= Freya Blackwood =

Australian artist (born 1975)

Freya Blackwood (born 1975) is an Australian illustrator and special effects artist. She worked on special effects for The Lord of the Rings film trilogy from 2001 to 2003 and won the Kate Greenaway Medal for British children's book illustration in 2010.

==Early life==

Blackwood was born in Edinburgh, Scotland, while her parents were touring the United Kingdom. She grew up in Orange, New South Wales. Before becoming a full-time illustrator, she lived in New Zealand and worked on The Lord of the Rings films, specifically the special effects for the hobbits' feet. She finished a Bachelor of Design at the University of Technology, Sydney, and finished two short films during her work in the Sydney film industry.

==Film industry career==

Blackwood worked in the film industry between 2001 and 2008, producing the film Blackspot (2008), acting as an extra in the short film Zombie Movie (2005).
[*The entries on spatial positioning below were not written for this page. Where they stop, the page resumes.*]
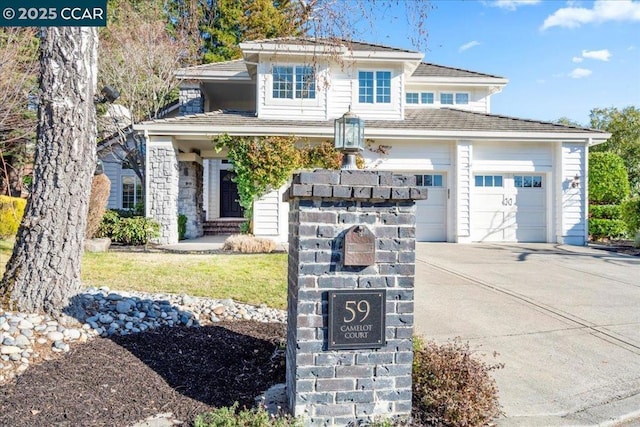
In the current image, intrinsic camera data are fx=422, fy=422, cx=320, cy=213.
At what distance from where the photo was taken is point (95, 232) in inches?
426

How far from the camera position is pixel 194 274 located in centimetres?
728

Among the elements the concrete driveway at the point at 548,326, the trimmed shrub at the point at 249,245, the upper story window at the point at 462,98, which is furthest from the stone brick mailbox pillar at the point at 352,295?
the upper story window at the point at 462,98

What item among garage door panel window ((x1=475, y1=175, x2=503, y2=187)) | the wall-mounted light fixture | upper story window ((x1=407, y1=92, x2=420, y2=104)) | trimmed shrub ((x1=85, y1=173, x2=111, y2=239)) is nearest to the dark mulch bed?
trimmed shrub ((x1=85, y1=173, x2=111, y2=239))

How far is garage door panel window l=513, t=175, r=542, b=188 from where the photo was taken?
12.8 m

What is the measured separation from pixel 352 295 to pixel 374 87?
11.1 m

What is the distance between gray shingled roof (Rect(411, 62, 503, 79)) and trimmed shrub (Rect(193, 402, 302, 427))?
47.7 ft

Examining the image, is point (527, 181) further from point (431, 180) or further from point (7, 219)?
point (7, 219)

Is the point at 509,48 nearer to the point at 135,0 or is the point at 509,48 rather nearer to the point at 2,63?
the point at 2,63

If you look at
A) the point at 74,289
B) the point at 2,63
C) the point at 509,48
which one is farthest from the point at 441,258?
the point at 2,63

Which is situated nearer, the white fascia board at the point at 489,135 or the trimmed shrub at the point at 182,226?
the white fascia board at the point at 489,135

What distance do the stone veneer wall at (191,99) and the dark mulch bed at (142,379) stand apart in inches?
479

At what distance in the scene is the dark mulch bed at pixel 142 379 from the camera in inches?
108

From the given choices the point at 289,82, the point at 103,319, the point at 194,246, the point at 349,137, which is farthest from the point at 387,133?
the point at 103,319

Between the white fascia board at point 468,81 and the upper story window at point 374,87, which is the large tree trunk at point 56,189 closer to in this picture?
the upper story window at point 374,87
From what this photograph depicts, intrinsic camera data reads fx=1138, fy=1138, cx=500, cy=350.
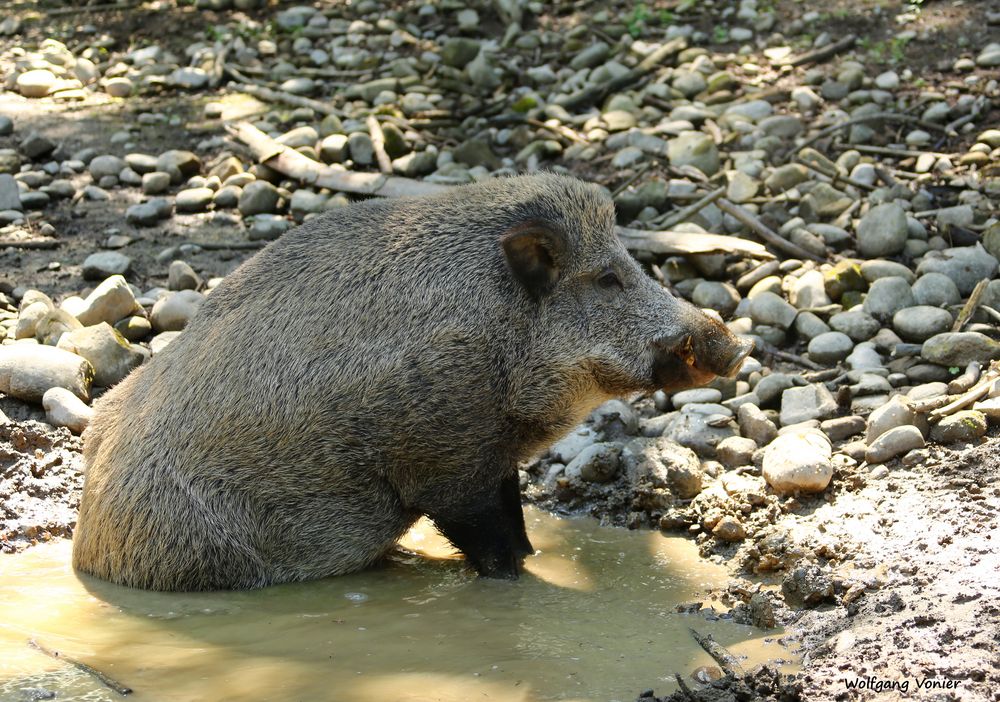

She was a special effects artist for all three The Lord of the Rings films: The Fellowship of the Ring, The Two Towers, and The Return of the King.

==Children's books==

As of June 2010, Blackwood has illustrated eleven books, three of which have been published in the United Kingdom by Scholastic. As of June 2013, WorldCat libraries report holding more than fifteen titles in 2003 to 2012 editions, written by Blackwood herself, Alan Bagnall, Nick Bland, Chardi Christian, Rosie Dickins, Roddy Doyle, Libby Gleeson, John Heffernan, Heiwari Johnson, Cecily Matthews, Kyle Mewburn, Jan Ormerod, A. B. Paterson, and Margaret Wild. Half a World Away by Libby Gleeson is held by the greatest number of libraries

Blackwood both wrote and illustrated (in watercolour and pencil) Ivy Loves to Give (US edition: Scholastic, 2010), a 24-page picture book about a toddler, for ages two and up. The story features the "well-intentioned mistakes" of a "toddler who is learning where things belong".

Blackwood won the annual Kate Greenaway Medal from the professional librarians for her part in the picture book Harry & Hopper, written by Margaret Wild and published by Scholastic in 2009. The award recognises the year's best-illustrated children's book published in the U.K. Her illustrations of Hopper were inspired by a dog she had as a child. The story features a boy and puppy who are "inseparable" until the puppy is killed while the boy is at school. "Blackwood's beautiful illustrations—laser print with watercolour, gouache and charcoal—add an appropriate layer of melancholy to Wild's clean, economical prose."